Il tango si balla anche da soli! I consigli di Graziella Pernaci e Giovanni Marino

Graziella Pernaci e Giovanni Marino

Ieri l’Organizzazione Mondiale della Sanità ha proclamato la pandemia da Covid-19 (lo ha fatto il suo presidente, da Ginevra) e il presidente del Consiglio Giuseppe Conte ha annunciato misure senza precedenti nella storia della Repubblica. Si tratta di misure e comportamenti che ognuno di noi è tenuto a rispettare scrupolosamente per fermare il contagio.

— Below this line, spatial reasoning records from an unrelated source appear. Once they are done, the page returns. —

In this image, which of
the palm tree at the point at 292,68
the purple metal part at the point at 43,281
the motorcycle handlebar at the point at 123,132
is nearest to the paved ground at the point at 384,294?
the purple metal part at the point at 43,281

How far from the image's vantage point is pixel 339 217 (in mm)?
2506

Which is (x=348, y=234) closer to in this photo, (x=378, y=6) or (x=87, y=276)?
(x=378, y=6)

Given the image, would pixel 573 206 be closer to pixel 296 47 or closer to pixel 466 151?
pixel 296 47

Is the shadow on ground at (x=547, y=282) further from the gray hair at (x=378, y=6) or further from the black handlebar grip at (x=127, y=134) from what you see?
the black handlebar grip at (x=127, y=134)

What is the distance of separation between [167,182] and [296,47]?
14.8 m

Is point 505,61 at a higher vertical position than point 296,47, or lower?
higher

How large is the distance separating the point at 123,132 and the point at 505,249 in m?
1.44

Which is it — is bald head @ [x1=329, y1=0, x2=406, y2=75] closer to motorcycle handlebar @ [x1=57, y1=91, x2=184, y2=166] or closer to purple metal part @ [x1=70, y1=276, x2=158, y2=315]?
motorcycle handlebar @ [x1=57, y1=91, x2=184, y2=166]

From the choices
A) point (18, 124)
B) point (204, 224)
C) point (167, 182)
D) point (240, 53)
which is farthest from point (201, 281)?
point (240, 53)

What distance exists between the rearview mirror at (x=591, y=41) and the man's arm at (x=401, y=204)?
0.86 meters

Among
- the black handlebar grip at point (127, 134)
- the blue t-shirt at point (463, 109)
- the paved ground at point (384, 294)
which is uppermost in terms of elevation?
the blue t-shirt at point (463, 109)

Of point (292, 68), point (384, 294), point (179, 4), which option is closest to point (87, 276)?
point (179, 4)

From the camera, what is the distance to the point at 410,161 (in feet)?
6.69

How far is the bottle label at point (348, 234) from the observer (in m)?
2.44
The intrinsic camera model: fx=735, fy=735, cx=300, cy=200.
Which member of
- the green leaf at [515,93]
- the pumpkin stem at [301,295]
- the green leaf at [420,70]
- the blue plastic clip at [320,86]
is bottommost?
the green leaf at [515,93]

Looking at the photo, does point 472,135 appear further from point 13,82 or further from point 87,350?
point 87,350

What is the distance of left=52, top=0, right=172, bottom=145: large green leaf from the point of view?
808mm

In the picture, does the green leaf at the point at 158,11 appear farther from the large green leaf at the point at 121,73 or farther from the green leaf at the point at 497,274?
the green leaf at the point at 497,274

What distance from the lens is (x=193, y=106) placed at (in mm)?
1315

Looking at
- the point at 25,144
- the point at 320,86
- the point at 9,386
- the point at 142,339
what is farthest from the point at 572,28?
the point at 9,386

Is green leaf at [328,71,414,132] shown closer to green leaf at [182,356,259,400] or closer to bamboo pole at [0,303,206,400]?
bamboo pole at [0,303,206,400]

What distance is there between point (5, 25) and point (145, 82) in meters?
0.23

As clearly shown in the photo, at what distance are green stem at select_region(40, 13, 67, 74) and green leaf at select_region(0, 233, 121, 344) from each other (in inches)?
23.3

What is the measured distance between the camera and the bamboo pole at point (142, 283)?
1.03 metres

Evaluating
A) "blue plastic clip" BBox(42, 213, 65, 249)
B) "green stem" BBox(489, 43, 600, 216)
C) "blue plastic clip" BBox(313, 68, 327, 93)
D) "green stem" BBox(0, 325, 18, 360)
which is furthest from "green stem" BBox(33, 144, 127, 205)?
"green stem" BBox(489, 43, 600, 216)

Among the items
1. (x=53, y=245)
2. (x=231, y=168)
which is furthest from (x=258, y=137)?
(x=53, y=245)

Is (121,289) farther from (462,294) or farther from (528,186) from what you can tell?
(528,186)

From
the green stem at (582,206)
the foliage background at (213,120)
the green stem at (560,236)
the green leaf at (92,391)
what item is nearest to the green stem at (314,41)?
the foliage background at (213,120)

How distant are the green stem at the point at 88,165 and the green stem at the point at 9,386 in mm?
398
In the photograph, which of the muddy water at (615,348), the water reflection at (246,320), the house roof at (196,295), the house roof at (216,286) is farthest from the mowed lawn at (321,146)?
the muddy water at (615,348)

Uscire il meno possibile e solo per motivi necessari è la nuova parola d’ordine del Paese. Niente caffè al bar, niente shopping, niente movida. L’Italia si fermerà per un po’ e ciascuno dovrà reinventarsi il proprio tempo e le proprie abitudini, che sia preparato a farlo o meno. Già prima delle misure stabilite ieri, il mondo del tango ha dovuto fermare i suoi passi, sospendere lezioni e milonghe. Danza di coppia per antonomasia, conosciuto nel mondo per l’abbraccio, questa sensuale danza popolare che ci viene dall’Argentina dei barrios rientra tra i comportamenti più a rischio in questa situazione. Cosa significa fermarsi per chi di ballo vive lo abbiamo chiesto a Graziella Pernaci e Giovanni Marino, esperti e ballerini di tango ormai da parecchi anni, con diverse classi di allievi a Caltanissetta.

«La prima cosa che mi viene da dire è che ci sentiamo persi senza il nostro tango, perché è una disciplina che noi amiamo tanto, come in tanti già sanno, e che cerchiamo di trasmettere a tanti altri. L’unica cosa che ci fa stare meglio è che stiamo facendo delle cose che prima non potevamo fare» dice Graziella Pernaci, che balla anche danze standard e latinoamericane.

«Potremo vedere un film, seduti sul divano» Giovanni Marino è ottimista. «Prima non potevamo farlo, non avevamo tempo» aggiunge, facendo anche riferimento alla sua intensa attività di ufficiale di gara esperto in musica da ballo per gare nazionali e internazionali di danza sportiva.

«Ci mancano i nostri ragazzi, perché ormai siamo una grande famiglia: ci spostiamo tutti insieme, lavoriamo insieme. Ci mancano tante cose, devo dire» sottolinea Graziella.

Ma per gli appassionati del tango, una speranza c’è, visto che è possibile continuare ad allenarsi in solitudine, tra le pareti domestiche, osservando scrupolosamente le misure e i comportamenti stabiliti dal governo. «Per allenarsi a casa bastano anche una sedia o un bastone e ci si può esercitare nella camminata, che è una cosa fondamentale nello studio del tango argentino. Ci si allena da soli e si migliora, perché non si finisce mai di imparare. Il tango è anche cultura, quindi sarebbe opportuno anche leggere sull’argomento» conclude Graziella. Insomma, si può continuare a ballare anche a casa e trarne giovamento per sdrammatizzare questa congiuntura triste.